One well known proof of the Dirichlet Integral is to use the kernel $\frac{\sin{(2n+1)x}}{\sin{x}}$ and applying the Riemann-Lebesgue Lemma to an auxiliary function to obtain an equivalence between two integrals.
There exists a similar proof for the kernel $\frac{\sin^2{nx}}{\sin^2{x}}$ but does not require the Riemann-Lebesgue Lemma as it is possible to directly bound the difference and show it is $\mathcal{O}(1/n)$.
In either case, the proof implicitly assumes the limit of a subset or subsequence is the limit of the entire set/sequence.
The point is, the careful reader who is not exposed to higher calculus and non-elementary techniques may choose to ask, what if I reject the choice to take this limit over this particular countable set? How does this prove the limit* actually exists and is not just an artefact of the choice of the countable set the limit is taken over?
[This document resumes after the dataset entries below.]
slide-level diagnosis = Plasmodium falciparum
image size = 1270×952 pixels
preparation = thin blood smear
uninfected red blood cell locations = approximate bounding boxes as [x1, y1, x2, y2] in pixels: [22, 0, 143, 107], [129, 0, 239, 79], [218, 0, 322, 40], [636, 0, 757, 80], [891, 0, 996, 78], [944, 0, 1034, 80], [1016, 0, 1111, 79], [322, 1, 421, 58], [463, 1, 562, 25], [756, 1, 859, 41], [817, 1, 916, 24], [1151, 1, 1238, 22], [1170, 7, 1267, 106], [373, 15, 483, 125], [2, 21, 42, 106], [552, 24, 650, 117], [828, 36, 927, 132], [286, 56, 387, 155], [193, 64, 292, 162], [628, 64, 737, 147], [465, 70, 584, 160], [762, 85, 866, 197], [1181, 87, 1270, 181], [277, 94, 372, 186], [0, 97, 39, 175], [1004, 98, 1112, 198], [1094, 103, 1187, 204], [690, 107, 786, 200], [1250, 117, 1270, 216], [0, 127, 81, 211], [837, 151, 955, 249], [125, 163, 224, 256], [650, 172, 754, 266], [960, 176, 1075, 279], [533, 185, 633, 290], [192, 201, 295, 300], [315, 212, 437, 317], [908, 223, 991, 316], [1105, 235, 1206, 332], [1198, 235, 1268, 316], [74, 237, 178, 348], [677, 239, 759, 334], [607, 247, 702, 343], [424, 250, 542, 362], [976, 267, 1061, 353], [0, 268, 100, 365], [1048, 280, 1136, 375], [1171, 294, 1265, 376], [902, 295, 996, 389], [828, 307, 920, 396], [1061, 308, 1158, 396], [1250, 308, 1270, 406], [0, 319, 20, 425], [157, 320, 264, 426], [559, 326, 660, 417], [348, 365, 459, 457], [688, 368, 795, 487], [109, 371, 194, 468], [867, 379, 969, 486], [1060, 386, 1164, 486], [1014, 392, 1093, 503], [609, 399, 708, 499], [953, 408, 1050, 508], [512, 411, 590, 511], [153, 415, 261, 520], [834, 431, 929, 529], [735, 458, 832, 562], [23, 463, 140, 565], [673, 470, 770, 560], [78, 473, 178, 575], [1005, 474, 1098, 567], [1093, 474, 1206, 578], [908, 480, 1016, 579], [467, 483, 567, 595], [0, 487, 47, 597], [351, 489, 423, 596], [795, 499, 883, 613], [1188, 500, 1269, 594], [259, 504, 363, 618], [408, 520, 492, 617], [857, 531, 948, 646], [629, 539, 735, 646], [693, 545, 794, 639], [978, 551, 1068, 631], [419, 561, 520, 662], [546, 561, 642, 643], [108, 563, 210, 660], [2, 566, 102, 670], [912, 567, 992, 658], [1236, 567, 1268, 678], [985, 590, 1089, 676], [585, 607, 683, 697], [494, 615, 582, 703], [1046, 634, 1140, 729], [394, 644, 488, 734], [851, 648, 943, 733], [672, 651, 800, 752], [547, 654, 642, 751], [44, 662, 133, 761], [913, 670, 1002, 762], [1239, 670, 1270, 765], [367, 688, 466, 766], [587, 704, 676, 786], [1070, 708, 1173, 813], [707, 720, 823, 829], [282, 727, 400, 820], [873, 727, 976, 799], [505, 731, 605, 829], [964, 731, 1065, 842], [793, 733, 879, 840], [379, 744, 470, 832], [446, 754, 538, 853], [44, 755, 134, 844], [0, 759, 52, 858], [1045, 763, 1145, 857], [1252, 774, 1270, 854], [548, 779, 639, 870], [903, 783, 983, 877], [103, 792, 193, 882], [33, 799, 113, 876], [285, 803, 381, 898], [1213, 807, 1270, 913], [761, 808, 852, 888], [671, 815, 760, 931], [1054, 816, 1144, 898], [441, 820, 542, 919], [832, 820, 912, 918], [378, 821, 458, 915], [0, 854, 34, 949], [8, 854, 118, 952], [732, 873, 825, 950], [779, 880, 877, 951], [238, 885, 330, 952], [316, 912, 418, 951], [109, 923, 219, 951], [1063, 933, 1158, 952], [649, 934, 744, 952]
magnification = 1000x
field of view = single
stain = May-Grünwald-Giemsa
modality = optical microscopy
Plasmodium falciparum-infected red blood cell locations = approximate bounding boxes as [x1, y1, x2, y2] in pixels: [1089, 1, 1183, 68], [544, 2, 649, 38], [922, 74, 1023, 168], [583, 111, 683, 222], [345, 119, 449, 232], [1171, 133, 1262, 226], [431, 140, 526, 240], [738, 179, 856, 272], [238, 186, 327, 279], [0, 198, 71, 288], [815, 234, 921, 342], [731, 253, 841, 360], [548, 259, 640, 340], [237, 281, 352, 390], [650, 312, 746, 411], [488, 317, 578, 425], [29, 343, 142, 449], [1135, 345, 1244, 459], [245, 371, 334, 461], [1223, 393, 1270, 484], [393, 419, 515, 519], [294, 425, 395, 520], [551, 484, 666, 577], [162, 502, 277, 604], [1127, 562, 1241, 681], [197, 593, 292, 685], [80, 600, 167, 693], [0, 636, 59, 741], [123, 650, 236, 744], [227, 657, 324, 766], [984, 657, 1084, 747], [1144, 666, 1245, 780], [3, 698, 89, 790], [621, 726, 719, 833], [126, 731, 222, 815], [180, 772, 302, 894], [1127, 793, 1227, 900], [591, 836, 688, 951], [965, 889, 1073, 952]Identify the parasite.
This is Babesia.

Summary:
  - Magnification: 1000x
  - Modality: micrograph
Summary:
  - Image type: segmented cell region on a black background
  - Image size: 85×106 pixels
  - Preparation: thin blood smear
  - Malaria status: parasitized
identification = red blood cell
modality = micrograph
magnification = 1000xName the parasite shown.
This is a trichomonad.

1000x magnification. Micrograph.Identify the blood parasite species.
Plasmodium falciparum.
What if the limit* is taken over the entire set of reals and fails to exist? (Obviously it does exist, but the student doesn't know that, and the above "proof" doesn't show the limit* exists, only it exists over a particular subset of $\mathbb{R}$.)
I would like to know if there is a low-tech/elementary means of resolving this conundrum.
Alternatively, I would be happy to see an elementary proof of the Dirichlet Integral, if any watertight and airtight proof exists.
* "the limit" refers to the following: $\displaystyle \lim_{n \to \infty} \int_{-(2n+1)\pi}^{(2n+1)\pi} \frac{\sin{x}}{x} \, \mathrm{d}x$
and to the careful outside observer, it is not obvious that this proves the limit of the sinc integral exists.